* Begin SUPPLIED RECORDS *
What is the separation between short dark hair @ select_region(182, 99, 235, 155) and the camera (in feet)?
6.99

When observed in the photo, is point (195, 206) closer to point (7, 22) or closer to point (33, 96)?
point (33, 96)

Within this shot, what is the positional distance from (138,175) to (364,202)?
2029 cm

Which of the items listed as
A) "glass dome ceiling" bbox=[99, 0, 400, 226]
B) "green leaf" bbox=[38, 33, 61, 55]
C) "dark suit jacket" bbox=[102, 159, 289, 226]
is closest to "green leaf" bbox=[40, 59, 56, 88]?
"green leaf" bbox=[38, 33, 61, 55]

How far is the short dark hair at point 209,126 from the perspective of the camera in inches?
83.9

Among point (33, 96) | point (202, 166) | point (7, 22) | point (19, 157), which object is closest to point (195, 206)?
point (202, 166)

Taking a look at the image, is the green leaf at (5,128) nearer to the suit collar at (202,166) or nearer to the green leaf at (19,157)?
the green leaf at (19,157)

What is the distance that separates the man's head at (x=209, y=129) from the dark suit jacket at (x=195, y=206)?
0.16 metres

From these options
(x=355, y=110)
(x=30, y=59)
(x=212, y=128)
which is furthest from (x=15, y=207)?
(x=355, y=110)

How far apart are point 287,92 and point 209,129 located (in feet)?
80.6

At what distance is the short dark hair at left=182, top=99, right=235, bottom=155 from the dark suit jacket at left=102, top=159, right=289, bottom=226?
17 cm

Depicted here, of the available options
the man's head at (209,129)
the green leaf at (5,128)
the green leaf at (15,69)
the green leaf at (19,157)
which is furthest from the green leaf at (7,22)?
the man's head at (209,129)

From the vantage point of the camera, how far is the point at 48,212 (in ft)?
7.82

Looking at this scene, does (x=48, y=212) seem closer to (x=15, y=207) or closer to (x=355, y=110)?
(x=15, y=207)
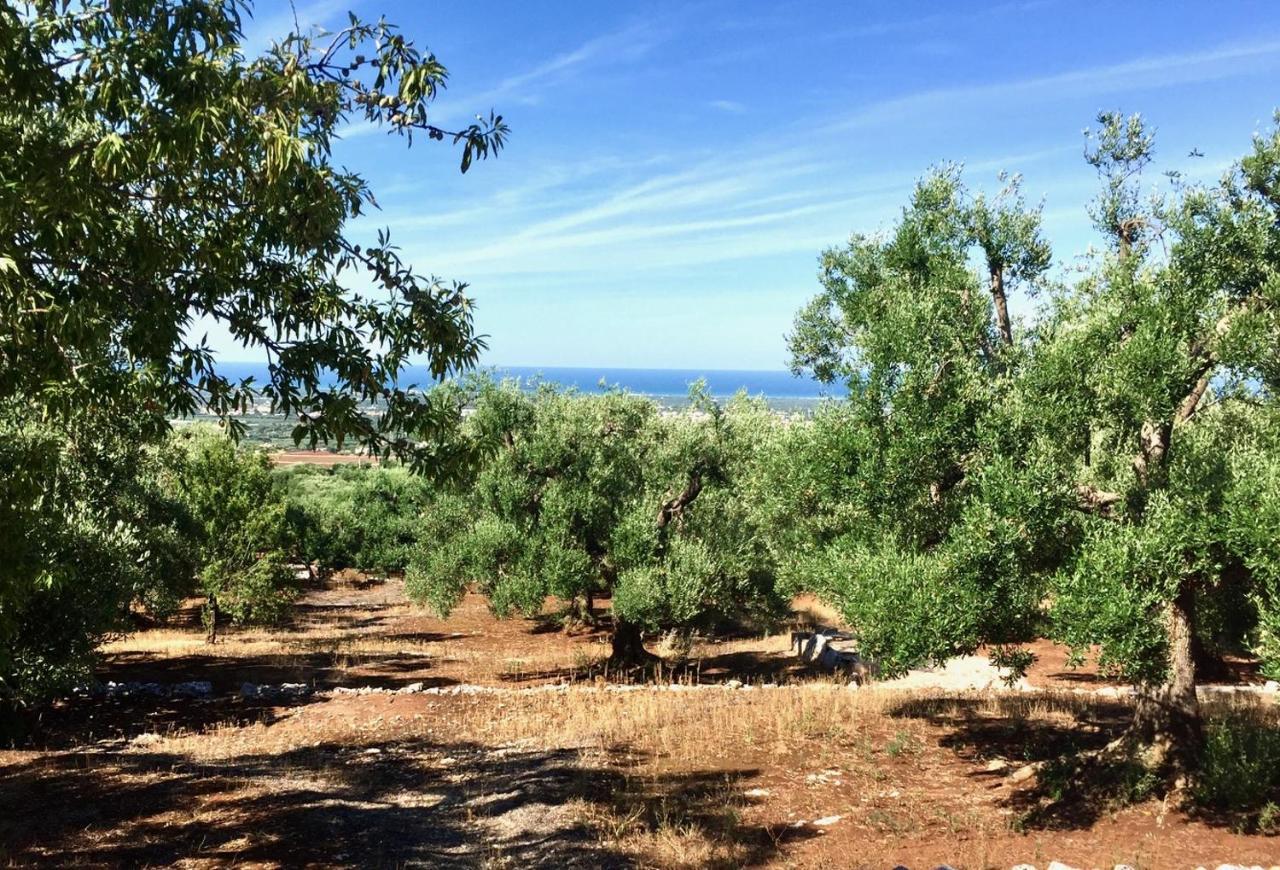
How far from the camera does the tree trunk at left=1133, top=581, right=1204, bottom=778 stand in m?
10.7

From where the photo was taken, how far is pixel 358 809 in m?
11.5

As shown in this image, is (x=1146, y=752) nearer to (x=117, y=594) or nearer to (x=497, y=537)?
(x=497, y=537)

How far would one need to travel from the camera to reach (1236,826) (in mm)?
9555

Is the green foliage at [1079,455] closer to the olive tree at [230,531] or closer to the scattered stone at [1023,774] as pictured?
the scattered stone at [1023,774]

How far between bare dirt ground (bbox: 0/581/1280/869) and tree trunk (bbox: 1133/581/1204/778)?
3.41 ft

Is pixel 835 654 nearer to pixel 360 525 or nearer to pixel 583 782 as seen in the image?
pixel 583 782

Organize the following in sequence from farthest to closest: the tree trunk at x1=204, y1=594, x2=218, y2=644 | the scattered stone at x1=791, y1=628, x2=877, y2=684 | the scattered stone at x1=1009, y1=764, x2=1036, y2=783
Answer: the tree trunk at x1=204, y1=594, x2=218, y2=644 → the scattered stone at x1=791, y1=628, x2=877, y2=684 → the scattered stone at x1=1009, y1=764, x2=1036, y2=783

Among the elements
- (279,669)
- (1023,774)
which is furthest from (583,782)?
(279,669)

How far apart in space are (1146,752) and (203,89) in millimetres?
13590

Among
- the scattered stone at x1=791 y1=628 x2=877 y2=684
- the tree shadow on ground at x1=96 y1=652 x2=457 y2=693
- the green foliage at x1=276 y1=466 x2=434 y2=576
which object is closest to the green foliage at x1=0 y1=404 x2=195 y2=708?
the tree shadow on ground at x1=96 y1=652 x2=457 y2=693

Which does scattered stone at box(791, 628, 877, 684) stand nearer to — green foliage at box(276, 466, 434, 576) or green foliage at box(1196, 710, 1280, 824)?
green foliage at box(1196, 710, 1280, 824)

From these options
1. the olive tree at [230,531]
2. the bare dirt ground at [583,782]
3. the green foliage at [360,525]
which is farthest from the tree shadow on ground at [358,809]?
the green foliage at [360,525]

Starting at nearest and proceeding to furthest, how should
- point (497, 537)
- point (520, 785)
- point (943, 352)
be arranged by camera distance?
point (943, 352), point (520, 785), point (497, 537)

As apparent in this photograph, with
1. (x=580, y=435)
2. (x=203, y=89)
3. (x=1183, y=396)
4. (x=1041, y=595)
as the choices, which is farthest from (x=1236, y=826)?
(x=580, y=435)
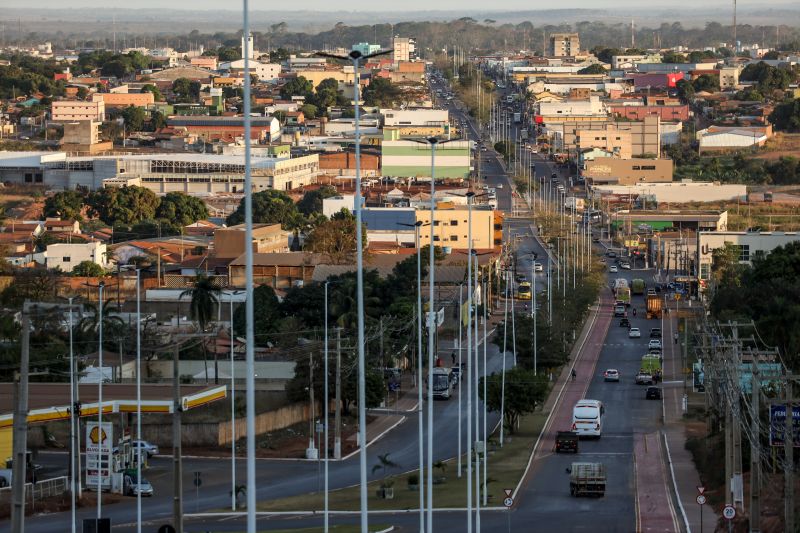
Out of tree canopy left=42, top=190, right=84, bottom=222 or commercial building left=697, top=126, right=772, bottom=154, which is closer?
tree canopy left=42, top=190, right=84, bottom=222

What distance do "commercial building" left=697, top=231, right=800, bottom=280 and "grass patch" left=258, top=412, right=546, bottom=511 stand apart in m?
43.8

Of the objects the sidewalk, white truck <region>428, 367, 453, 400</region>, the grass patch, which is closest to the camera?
the sidewalk

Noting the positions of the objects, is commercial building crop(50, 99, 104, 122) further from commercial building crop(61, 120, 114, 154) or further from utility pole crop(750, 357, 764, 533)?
utility pole crop(750, 357, 764, 533)

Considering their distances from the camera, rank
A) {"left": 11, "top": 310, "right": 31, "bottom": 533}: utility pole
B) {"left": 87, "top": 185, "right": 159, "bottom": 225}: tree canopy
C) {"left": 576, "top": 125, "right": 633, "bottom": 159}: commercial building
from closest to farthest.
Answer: {"left": 11, "top": 310, "right": 31, "bottom": 533}: utility pole
{"left": 87, "top": 185, "right": 159, "bottom": 225}: tree canopy
{"left": 576, "top": 125, "right": 633, "bottom": 159}: commercial building

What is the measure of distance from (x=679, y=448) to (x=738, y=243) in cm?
4433

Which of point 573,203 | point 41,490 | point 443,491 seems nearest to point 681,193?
point 573,203

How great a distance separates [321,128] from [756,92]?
51610 millimetres

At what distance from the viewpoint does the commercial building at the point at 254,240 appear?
81.5 m

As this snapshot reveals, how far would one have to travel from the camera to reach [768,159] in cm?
14662

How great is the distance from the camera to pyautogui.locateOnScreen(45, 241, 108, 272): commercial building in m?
82.1

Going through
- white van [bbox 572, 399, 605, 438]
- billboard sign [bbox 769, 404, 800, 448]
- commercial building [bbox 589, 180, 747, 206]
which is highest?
billboard sign [bbox 769, 404, 800, 448]

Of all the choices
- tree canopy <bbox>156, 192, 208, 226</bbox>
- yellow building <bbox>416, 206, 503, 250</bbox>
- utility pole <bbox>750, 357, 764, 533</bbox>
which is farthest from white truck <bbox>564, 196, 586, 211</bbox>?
utility pole <bbox>750, 357, 764, 533</bbox>

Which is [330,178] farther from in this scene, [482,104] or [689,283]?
[482,104]

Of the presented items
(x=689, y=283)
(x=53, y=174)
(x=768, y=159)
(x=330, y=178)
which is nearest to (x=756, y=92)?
* End SUPPLIED RECORDS *
* _WRITTEN PROBLEM_: Repeat word for word every line from the one that holds "What is the measure" to the end. Both ends count.

* _THE RESULT_:
What is the measure of distance from (x=679, y=448) to (x=738, y=243) in cm?
4433

Which of point 573,203 | point 41,490 | point 443,491 seems nearest to point 681,193?
point 573,203

How great a distance separates [321,128] from [756,92]?
51610 millimetres

At what distance from the viewpoint does the commercial building at the point at 254,240 appear?
81.5 m

As this snapshot reveals, how far would one have to travel from the camera to reach [768,159] in cm?
14662

How great is the distance from the camera to pyautogui.locateOnScreen(45, 241, 108, 272): commercial building in m?
82.1

Going through
- white van [bbox 572, 399, 605, 438]
- billboard sign [bbox 769, 404, 800, 448]
- commercial building [bbox 589, 180, 747, 206]
which is highest?
billboard sign [bbox 769, 404, 800, 448]

Of all the choices
- tree canopy <bbox>156, 192, 208, 226</bbox>
- yellow building <bbox>416, 206, 503, 250</bbox>
- utility pole <bbox>750, 357, 764, 533</bbox>
which is farthest from white truck <bbox>564, 196, 586, 211</bbox>?
utility pole <bbox>750, 357, 764, 533</bbox>

Which is [330,178] farther from in this scene, [482,104] or [689,283]?
[482,104]

Of the presented items
(x=689, y=283)
(x=53, y=174)
(x=768, y=159)
(x=330, y=178)
which is nearest to (x=756, y=92)?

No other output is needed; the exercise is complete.